Many functional enzymes have been genetically immobilized on the cell surface of yeast as a whole-cell biocatalyst. The industrial use of whole-cell biocatalysts with surface-displayed lipase has grown in recent years owing to unique advantages such as improved enzyme stability, simpler product purification, and cost-effective downstream processing. CALB has been displayed on S. cerevisiae cells surface as a whole-cell biocatalyst and used to synthesis reaction (Tanino et al. 2007, 2009). We applied P. pastoris displaying CALB as a whole-cell biocatalyst to catalyze the esterification of short-chain flavor esters in n-heptane. When the synthesis of ethyl hexanoate was analyzed using the yeast as whole-cell biocatalysts, the synthetic activity of CALB that was fused with α-agglutinin and displayed on P. pastoris was threefold higher than that of CALB fused with FS. In addition, the activity of the former was close to that of the commercial CALB Novozyme 435 (Fig. 6). The same results were obtained for the synthesis of other flavor esters under the same reaction conditions. Interestingly, for the catalytic synthesis reaction of some short-chain esters, the synthetic activity of P. pastoris that displayed CALB fused with α-agglutinin surpassed that of Novozyme 435 (Fig. 7). A number of explanations for this behavior in a non-aqueous system have been reported and include an increase in the stability of the enzyme structure and the improved solubility of lipophilic substrates and products. For example, Schilke and Kelly (2008) used long hydrophobic linkers to immobilize CALB and thus increased the activity of the enzyme in organic media. The hydrophobicity of every amino acid of the two anchor proteins was analyzed by the ExPASy ProtScale tool (http://www.expasy.org/cgi-bin/protscale.pl). These results indicated that the hydrophobicity of the α-agglutinin anchor protein was higher than that of the FS anchor protein. It may result to the hydrolytic side reactions that interfere with syntheses, which are restricted in organic media. CALB does not possess a hydrophobic “lid” covering the catalytic site, which does not exhibit “interfacial activation” caused by large structural changes. Therefore, the higher hydrophobicity of the α-agglutinin anchor protein could increase the synthetic efficiency in short-chain esters synthesis by affecting the active sites with the higher hydrophobic tethers.

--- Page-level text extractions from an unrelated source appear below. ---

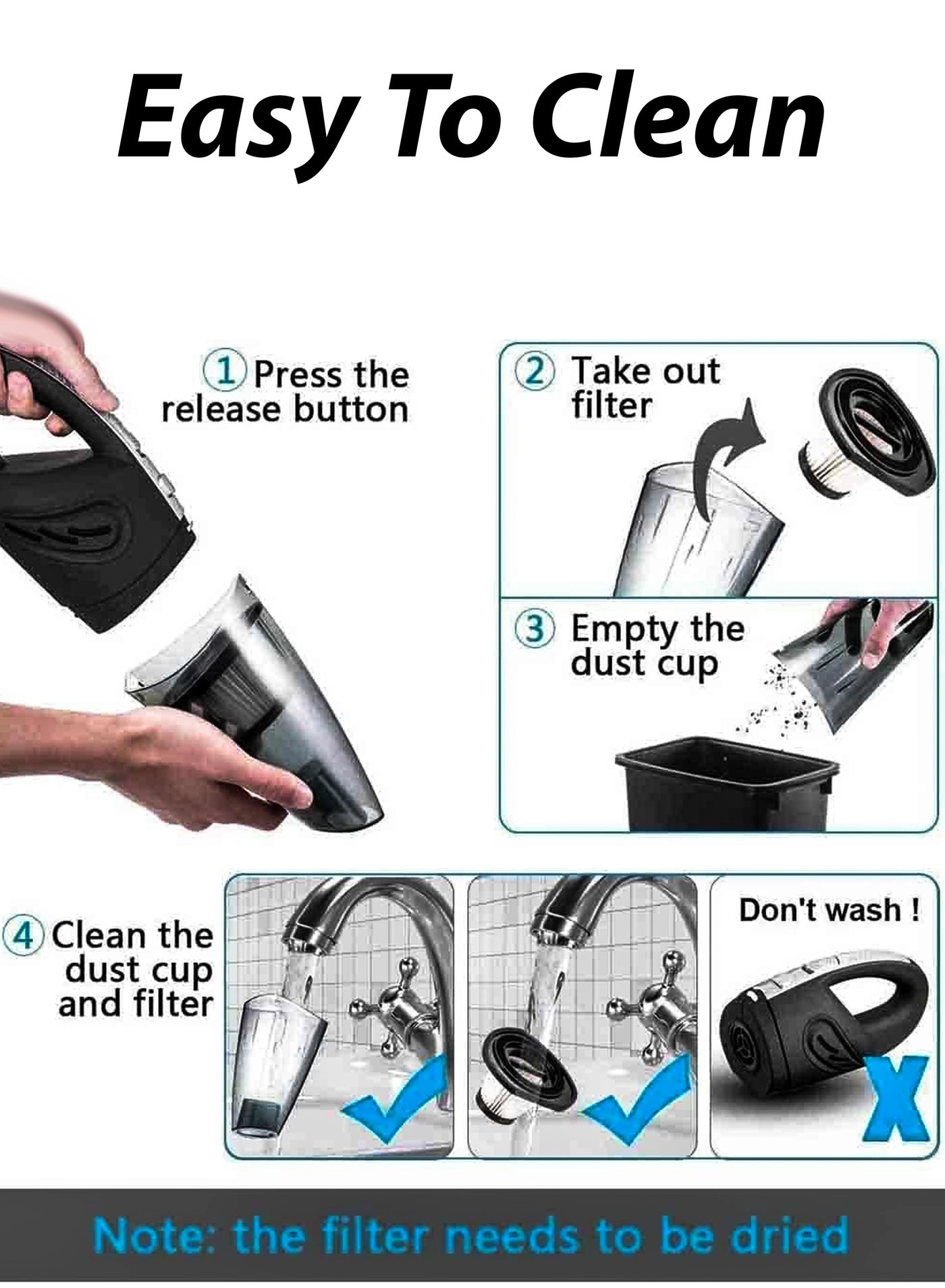 Easy To Clean

1 Press the release button

2 Take out filter

3 Empty the dust cup

4 Clean the dust cup and filter

Don't wash !

X

Note: the filter needs to be dried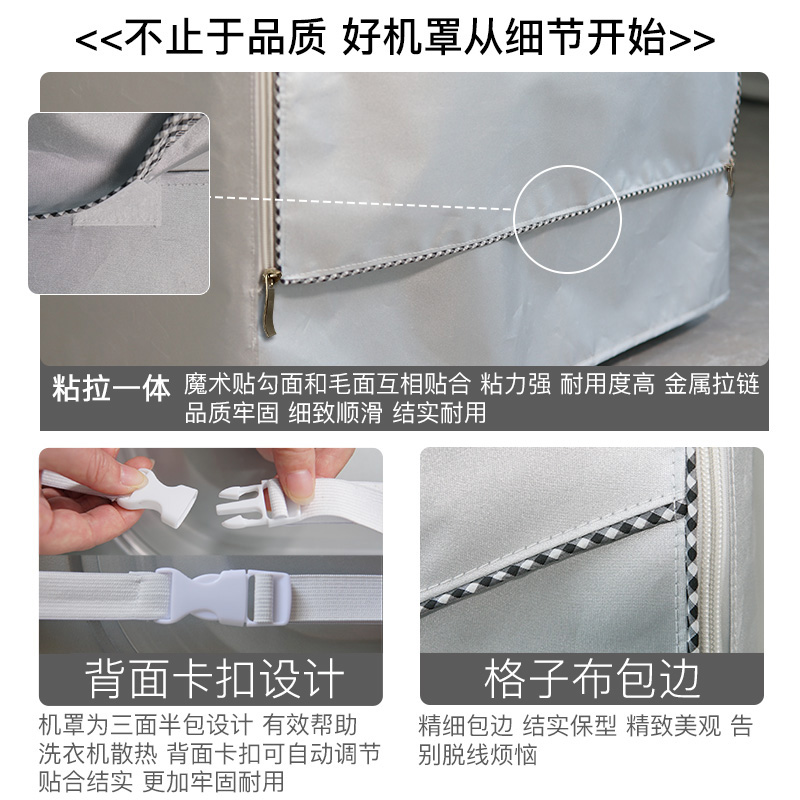 <<不止于品质 好机罩从细节开始>>

粘拉一体 魔术贴勾面和毛面互相贴合 粘力强 耐用度高 金属拉链品质牢固 细致顺滑 结实耐用

背面卡扣设计

机罩为三面半包设计 有效帮助洗衣机散热 背面卡扣可自动调节贴合结实 更加牢固耐用

格子布包边

精细包边 结实保型 精致美观 告别脱线烦恼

In conclusion, CALB that was displayed on P. pastoris retained its original hydrolytic activity after lyophilization of the yeast and efficiently catalyzed the synthesis of flavor esters in non-aqueous media. Therefore, enzymes displayed on P. pastoris cells are expected to be effective whole-cell biocatalysts. Further studies to develop the application of yeast cells that display CALB to the synthesis of various flavor esters are underway.